Everything in the film is like this. What, exactly, is Wilde again? Some kind of digital/DNA combo? So... she's a Terminator? A repilcant? A deadly friend? If Bridges is baffled as to how to save her (since he couldn't stop the rest of her kind from their horribly inappropriate "Final Solution" like fate) she must be important, but we never know why. Toward the end, we hear something about Miss Mutant being "the future of the human race." Really? A weird computer clone thingamajig is gonna come traipsing out of giant desktop somewhere and, the next thing you know it, the entire planet is going to go Lady Gaga for her? It? Whatever? Last time anyone checked, society circa 2010 is about as open minded on issues of human-technology tweaking as an ancient Crusader on Ramadan.
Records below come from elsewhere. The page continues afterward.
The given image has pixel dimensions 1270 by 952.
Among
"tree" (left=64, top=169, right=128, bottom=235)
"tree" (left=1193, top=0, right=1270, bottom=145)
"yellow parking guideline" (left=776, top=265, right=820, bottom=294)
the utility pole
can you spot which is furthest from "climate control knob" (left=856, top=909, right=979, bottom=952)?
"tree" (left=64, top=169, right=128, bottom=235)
Tron: Legacy is loaded with such head scratchers. Why offer up an offspring of original villain Ed Dillinger (in the form of Cillian Murphy's cameo) if you're going to do nothing with him inside the "game". Having him 'extemporize' a solution to a catastrophic bit of hacking during a board meeting is not a credible contribution. He just hangs out there, like a loose thread. Similarly, Boxlietner's Tron has been 'turned' at some point in the last three decades, going from a User Warrior to a hired Master Control Assassin with no real motivation or explanation. Does he get a moment of clarity? NAH! It's almost as if the screenwriters sat around, reading comics and drinking Red Bull, and dreamt up a bunch of disconnected ideas, each one passing a personal "is it cool?" test before landing in the laptop. This may be how the Jackass gang comes up with gags, but it's not how the make compelling sci-fi.
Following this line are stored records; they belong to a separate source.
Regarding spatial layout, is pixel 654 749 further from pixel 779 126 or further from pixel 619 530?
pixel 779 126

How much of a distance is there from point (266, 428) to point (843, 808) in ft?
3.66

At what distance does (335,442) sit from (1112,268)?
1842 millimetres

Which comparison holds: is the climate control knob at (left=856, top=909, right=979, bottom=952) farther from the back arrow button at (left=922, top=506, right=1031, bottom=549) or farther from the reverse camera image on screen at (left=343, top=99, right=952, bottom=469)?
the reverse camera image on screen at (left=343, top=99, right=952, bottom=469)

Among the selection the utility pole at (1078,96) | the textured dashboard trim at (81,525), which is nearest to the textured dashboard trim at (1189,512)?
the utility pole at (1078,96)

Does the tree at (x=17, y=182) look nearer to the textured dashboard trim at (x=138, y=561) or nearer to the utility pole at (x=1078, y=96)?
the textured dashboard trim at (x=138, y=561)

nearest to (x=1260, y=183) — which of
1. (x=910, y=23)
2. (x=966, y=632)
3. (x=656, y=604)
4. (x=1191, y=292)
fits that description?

From its Grateful Zen hippy psychobabble to the dearth of computer truisms (Jeff Goldblum can stop an alien invasion with a Mac Book and a virus, but the Flynns can't figure out how to stop a rampaging diode doppelganger from building an army? What, is the villainous CLU equipped with a firewall?), Tron: Legacy offers up the kind of confusion that hurts. Not the good kind, like a Fountain/Black Swan Aronofsky or anything ala David Lynch. Instead, it's the abrupt and brutal kind of "what" that chaffs like sand in your swimsuit. It bites at the back of the brain and makes you question your skills of comprehension. Indeed, it's been four days and I'm still wondering "did I miss something?" With each positive review that arrives on Rotten Tomatoes, I query "what are they seeing that I'm not?". If there is something to this filmic fluff, I missed it. Apparently, F/X marks - and in this case, stands singularly as - the spot.